What the exercise asks:
Only text lines belong in the answer: the lines from the first one in the records through the line with "Продаются 1-2-3 комнатные квартиры", copied exactly.

━━━ Provided records

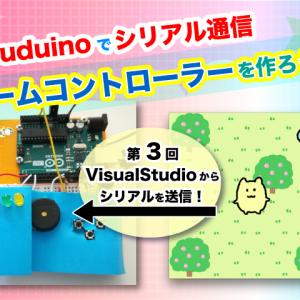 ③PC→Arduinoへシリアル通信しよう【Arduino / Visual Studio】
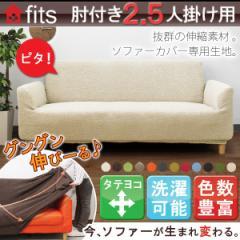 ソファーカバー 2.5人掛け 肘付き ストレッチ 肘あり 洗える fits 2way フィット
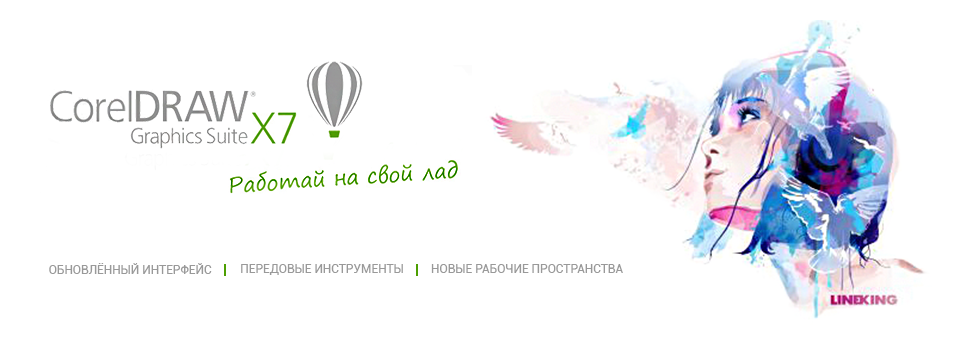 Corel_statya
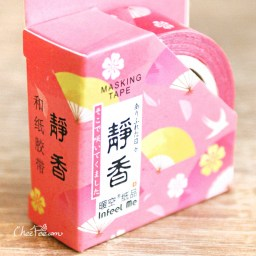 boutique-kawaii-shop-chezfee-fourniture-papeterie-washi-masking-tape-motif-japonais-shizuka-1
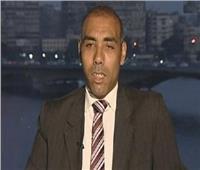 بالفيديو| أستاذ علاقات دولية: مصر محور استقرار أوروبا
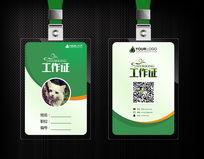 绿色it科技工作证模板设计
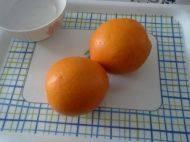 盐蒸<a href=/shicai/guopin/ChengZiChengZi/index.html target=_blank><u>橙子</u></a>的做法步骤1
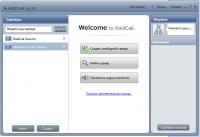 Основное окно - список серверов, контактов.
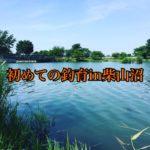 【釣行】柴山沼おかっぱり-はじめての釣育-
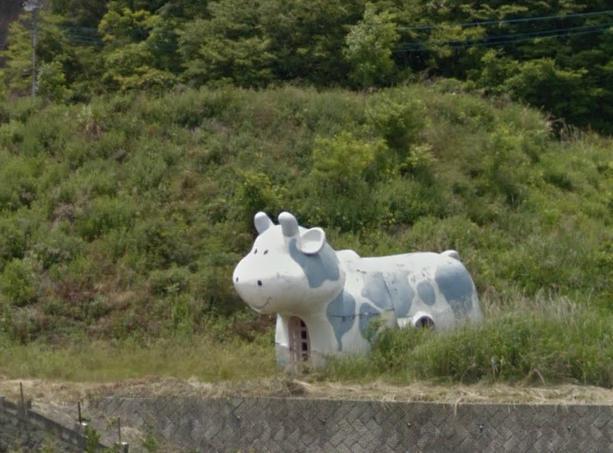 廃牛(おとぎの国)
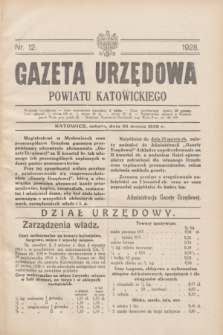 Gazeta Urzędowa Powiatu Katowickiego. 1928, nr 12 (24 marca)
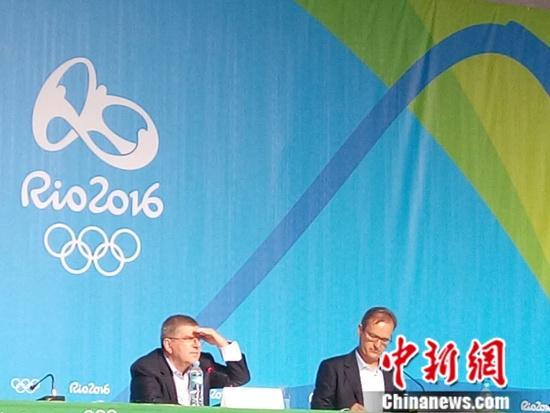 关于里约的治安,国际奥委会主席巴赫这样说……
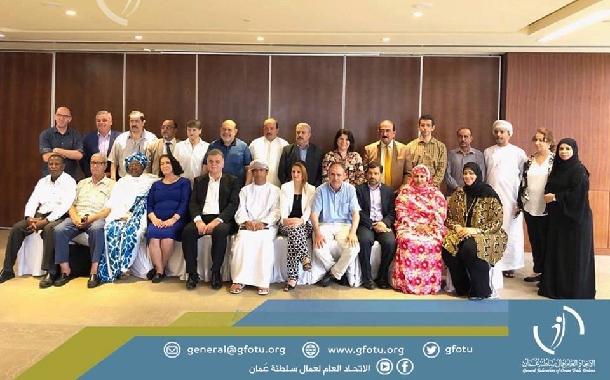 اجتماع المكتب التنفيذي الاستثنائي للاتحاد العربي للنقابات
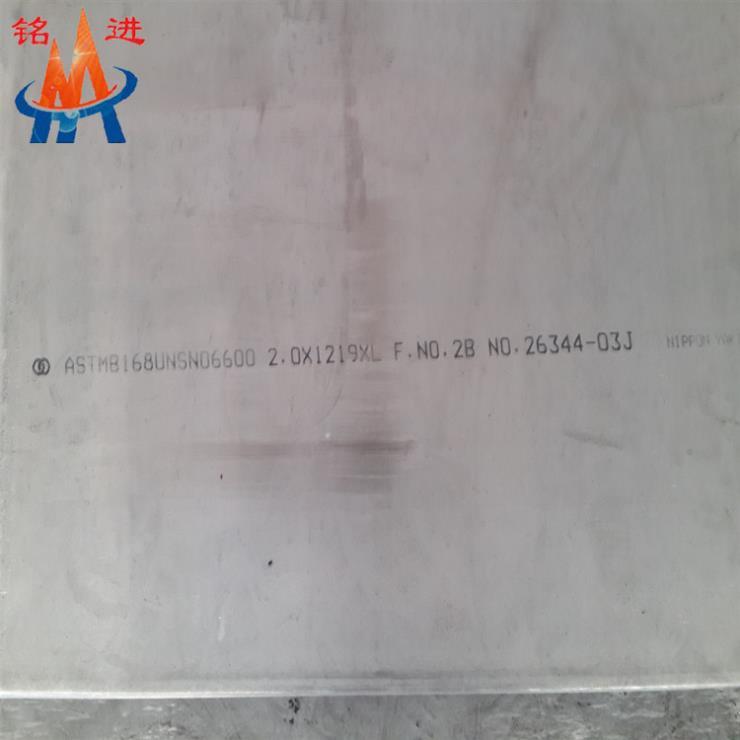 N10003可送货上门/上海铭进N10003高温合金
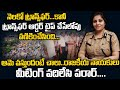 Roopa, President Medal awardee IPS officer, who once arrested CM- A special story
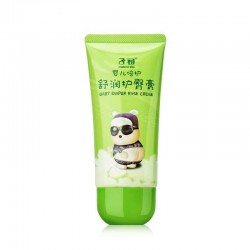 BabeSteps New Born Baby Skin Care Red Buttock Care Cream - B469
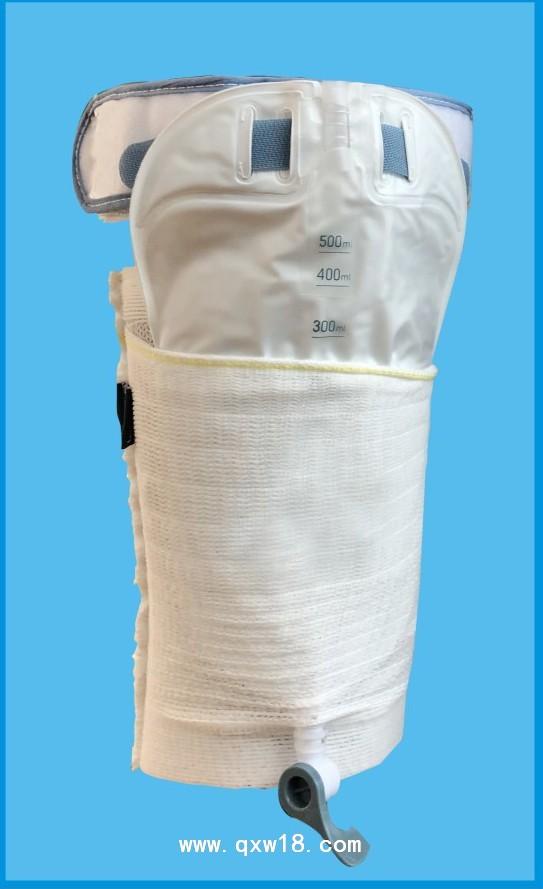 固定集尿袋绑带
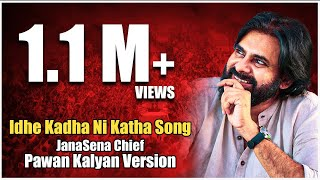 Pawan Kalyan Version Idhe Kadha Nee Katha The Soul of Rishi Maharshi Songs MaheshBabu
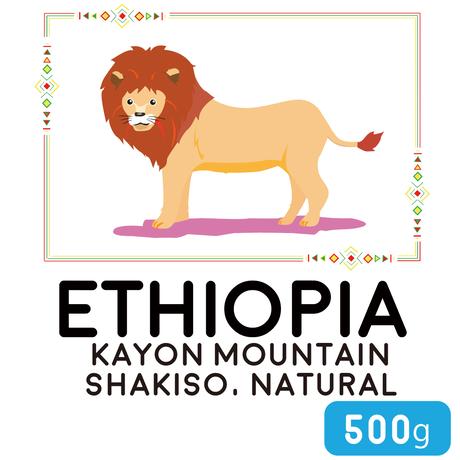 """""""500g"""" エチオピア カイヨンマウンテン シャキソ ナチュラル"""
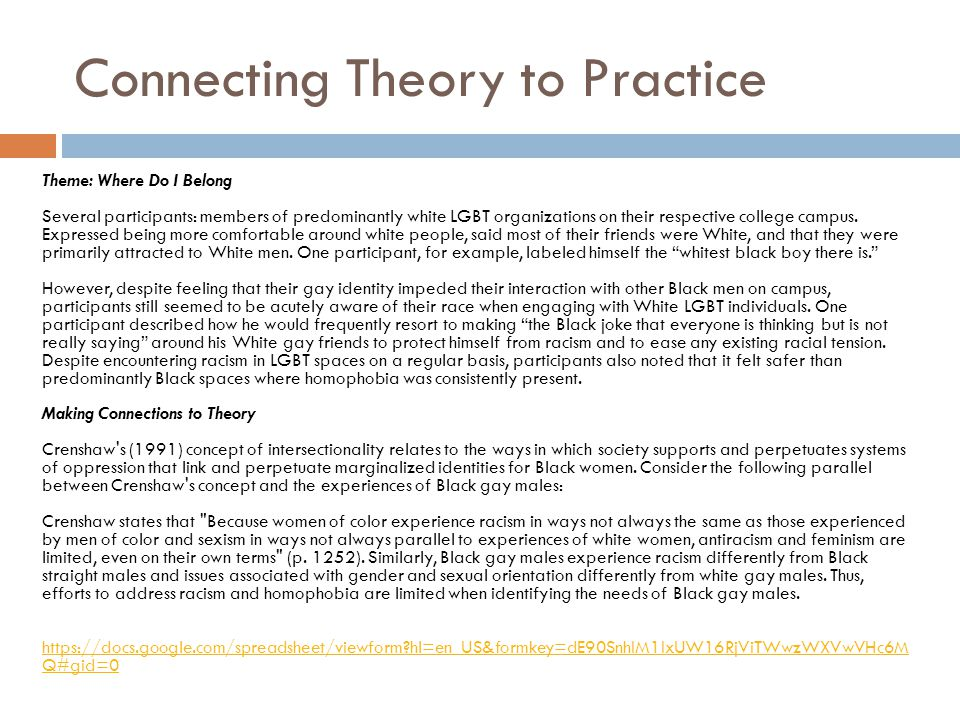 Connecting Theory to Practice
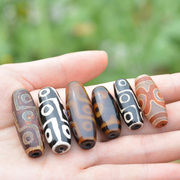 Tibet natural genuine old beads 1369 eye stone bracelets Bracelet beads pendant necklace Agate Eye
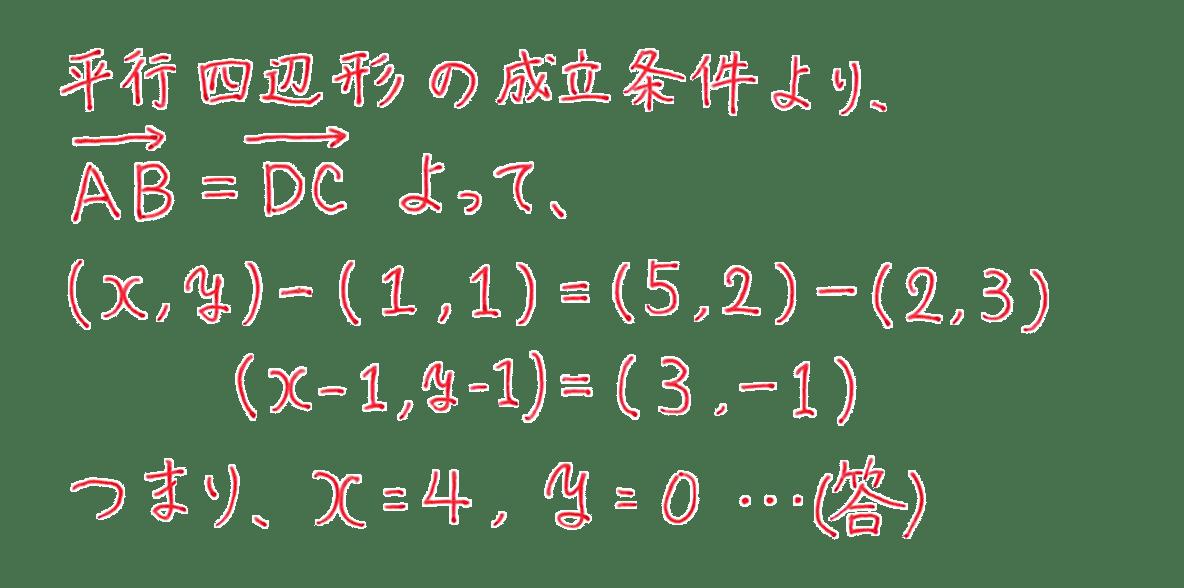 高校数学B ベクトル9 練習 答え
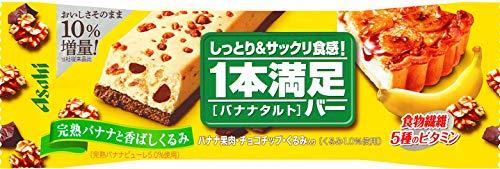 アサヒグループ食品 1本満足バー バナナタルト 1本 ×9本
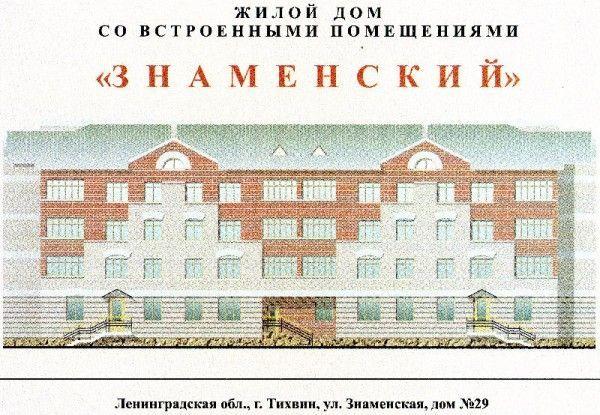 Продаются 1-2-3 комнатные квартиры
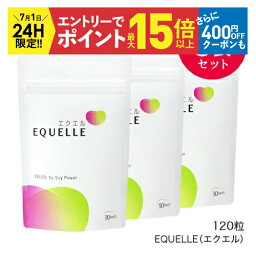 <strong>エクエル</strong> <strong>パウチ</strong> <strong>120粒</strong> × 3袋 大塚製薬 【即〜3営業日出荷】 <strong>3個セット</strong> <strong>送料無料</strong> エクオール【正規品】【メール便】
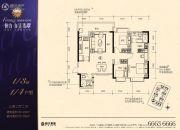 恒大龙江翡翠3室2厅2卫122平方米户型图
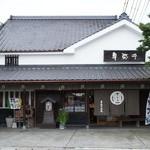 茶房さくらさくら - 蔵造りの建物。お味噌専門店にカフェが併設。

━━━━━━

Output of the task:
 ③PC→Arduinoへシリアル通信しよう【Arduino / Visual Studio】
 ソファーカバー 2.5人掛け 肘付き ストレッチ 肘あり 洗える fits 2way フィット
 Corel_statya
 boutique-kawaii-shop-chezfee-fourniture-papeterie-washi-masking-tape-motif-japonais-shizuka-1
 بالفيديو| أستاذ علاقات دولية: مصر محور استقرار أوروبا
 绿色it科技工作证模板设计
 盐蒸<a href=/shicai/guopin/ChengZiChengZi/index.html target=_blank><u>橙子</u></a>的做法步骤1
 Основное окно - список серверов, контактов.
 【釣行】柴山沼おかっぱり-はじめての釣育-
 廃牛(おとぎの国)
 Gazeta Urzędowa Powiatu Katowickiego. 1928, nr 12 (24 marca)
 关于里约的治安,国际奥委会主席巴赫这样说……
 اجتماع المكتب التنفيذي الاستثنائي للاتحاد العربي للنقابات
 N10003可送货上门/上海铭进N10003高温合金
 Roopa, President Medal awardee IPS officer, who once arrested CM- A special story
 BabeSteps New Born Baby Skin Care Red Buttock Care Cream - B469
 固定集尿袋绑带
 Pawan Kalyan Version Idhe Kadha Nee Katha The Soul of Rishi Maharshi Songs MaheshBabu
 """""""500g"""" エチオピア カイヨンマウンテン シャキソ ナチュラル"""
 Connecting Theory to Practice
 Tibet natural genuine old beads 1369 eye stone bracelets Bracelet beads pendant necklace Agate Eye
 高校数学B ベクトル9 練習 答え
 アサヒグループ食品 1本満足バー バナナタルト 1本 ×9本
 Продаются 1-2-3 комнатные квартиры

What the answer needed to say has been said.